A tornado is a violent rotating column of air extending from a thunderstorm to the ground. The most violent tornadoes are capable of tremendous destruction with wind speeds of up to 300 mph.
A volcano is a rupture in the crust of a planetary-mass object, such as Earth, that allows hot lava, volcanic ash, and gases to escape from a magma chamber below the surface. Earth's volcanoes occur because its crust is broken into 17 major, rigid tectonic plates that float on a hotter, softer layer in its mantle.
An earthquake (also known as a quake, tremor or temblor) is the shaking of the surface of the Earth, resulting from the sudden release of energy in the Earth's lithosphere that creates seismic waves. Earthquakes can range in size from those that are so weak that they cannot be felt to those violent enough to toss people around and destroy whole cities
Hurricanes are massive storm systems that form over warm ocean waters and move toward land. Potential threats from hurricanes include powerful winds, heavy rainfall, storm surges, coastal and inland flooding, rip currents, tornadoes, and landslides.

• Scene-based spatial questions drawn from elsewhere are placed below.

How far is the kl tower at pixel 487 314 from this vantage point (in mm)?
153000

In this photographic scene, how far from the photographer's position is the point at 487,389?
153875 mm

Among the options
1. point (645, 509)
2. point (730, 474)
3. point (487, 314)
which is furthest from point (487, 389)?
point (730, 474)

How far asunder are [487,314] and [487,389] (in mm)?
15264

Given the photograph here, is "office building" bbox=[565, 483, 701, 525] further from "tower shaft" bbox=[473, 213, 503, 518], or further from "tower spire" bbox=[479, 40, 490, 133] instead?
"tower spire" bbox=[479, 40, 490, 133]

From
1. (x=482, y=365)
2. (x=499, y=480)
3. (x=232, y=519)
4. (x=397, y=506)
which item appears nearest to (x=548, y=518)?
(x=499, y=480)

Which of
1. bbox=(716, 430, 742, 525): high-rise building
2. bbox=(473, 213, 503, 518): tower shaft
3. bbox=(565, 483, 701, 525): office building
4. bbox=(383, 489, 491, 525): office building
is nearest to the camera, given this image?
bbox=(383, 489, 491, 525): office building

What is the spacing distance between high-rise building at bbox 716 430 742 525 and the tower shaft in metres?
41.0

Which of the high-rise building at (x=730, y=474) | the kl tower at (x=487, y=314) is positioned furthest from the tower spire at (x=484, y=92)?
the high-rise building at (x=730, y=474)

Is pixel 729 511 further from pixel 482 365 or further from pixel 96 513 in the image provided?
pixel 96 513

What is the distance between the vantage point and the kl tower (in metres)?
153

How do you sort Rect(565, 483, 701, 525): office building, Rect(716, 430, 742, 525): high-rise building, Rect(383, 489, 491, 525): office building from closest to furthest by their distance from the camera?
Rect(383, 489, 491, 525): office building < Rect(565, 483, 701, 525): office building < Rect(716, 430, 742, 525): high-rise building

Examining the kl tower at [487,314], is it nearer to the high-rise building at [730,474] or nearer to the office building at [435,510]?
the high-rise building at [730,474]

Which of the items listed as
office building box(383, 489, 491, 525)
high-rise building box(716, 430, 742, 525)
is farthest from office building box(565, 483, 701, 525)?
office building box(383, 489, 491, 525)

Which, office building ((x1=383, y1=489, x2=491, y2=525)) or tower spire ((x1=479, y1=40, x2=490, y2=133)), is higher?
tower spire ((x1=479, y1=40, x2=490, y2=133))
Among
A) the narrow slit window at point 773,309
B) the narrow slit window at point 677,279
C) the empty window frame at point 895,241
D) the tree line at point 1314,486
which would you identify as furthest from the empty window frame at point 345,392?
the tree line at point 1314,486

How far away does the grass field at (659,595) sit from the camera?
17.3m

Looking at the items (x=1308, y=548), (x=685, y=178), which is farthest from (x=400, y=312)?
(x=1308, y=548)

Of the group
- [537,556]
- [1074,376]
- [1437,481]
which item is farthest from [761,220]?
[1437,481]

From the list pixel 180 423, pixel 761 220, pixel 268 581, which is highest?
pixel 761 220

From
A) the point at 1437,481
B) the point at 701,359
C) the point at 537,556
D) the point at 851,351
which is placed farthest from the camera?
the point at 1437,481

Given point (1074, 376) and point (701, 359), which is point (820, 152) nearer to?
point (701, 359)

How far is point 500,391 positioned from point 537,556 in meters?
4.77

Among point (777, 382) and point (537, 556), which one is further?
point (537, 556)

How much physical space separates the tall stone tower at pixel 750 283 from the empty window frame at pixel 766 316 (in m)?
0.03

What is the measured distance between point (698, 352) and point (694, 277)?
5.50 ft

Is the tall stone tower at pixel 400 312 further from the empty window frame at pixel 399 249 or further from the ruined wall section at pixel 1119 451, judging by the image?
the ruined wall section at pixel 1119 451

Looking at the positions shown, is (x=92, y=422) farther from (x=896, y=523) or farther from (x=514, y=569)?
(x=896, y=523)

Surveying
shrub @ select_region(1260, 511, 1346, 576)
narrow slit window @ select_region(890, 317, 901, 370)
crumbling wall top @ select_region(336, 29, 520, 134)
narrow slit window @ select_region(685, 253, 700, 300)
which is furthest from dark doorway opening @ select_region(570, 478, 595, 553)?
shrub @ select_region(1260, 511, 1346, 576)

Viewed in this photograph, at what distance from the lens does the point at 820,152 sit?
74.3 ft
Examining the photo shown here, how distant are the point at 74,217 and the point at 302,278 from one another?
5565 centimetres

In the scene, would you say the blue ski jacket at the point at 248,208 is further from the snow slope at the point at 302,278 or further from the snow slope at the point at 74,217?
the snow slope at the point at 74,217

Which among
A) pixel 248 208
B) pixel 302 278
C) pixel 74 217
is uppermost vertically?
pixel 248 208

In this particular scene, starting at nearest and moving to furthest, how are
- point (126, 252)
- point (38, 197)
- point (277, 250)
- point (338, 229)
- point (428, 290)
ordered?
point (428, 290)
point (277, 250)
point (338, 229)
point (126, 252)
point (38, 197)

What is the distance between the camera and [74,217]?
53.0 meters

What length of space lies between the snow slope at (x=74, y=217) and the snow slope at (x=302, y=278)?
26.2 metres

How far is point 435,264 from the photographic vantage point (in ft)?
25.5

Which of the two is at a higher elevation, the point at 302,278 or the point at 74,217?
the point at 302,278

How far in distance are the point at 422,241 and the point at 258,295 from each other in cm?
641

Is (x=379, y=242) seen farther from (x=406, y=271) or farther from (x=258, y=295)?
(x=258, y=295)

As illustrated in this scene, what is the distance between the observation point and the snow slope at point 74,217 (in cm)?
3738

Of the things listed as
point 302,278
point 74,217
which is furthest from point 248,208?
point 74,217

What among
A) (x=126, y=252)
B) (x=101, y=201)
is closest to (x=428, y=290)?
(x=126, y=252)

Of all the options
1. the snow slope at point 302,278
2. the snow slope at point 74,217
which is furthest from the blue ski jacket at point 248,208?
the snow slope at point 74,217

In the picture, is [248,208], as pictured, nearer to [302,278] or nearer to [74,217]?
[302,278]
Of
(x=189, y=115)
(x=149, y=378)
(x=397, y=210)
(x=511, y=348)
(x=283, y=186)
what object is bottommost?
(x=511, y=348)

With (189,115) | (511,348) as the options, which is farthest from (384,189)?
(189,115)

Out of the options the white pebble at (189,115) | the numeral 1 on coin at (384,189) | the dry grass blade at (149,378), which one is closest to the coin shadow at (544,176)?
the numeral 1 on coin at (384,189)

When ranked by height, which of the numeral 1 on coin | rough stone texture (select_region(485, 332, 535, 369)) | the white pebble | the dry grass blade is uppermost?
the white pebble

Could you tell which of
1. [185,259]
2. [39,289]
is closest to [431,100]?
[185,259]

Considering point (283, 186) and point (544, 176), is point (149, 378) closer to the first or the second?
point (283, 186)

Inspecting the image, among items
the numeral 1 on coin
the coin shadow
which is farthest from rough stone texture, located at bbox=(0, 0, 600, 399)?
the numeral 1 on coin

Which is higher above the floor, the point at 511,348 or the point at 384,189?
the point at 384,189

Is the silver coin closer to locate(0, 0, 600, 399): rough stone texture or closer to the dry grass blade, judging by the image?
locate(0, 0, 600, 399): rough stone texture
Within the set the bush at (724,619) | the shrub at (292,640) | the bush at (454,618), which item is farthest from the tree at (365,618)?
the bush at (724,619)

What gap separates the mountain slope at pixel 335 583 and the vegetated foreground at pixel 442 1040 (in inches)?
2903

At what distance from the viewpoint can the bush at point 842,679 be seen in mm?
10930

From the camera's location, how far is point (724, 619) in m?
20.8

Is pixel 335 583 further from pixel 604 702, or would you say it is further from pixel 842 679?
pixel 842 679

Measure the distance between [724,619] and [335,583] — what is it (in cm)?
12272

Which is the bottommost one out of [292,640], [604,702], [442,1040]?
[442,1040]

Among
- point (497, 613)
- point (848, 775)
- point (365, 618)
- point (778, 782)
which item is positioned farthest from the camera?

A tsunami , also known as a seismic sea wave, is a series of waves in a water body caused by the displacement of a large volume of water, generally in an ocean or a large lake. Earthquakes. Unlike normal ocean waves, which are generated by wind, or tides, which are generated by the gravitational pull of the Moon and the Sun, a tsunami is generated by the displacement of water
A flood is an overflow of water that submerges land that is usually dry. In the sense of "flowing water", the word may also be applied to the inflow of the tide. Floods are an area of study of the discipline hydrology and are of significant concern in agriculture, civil engineering and public health.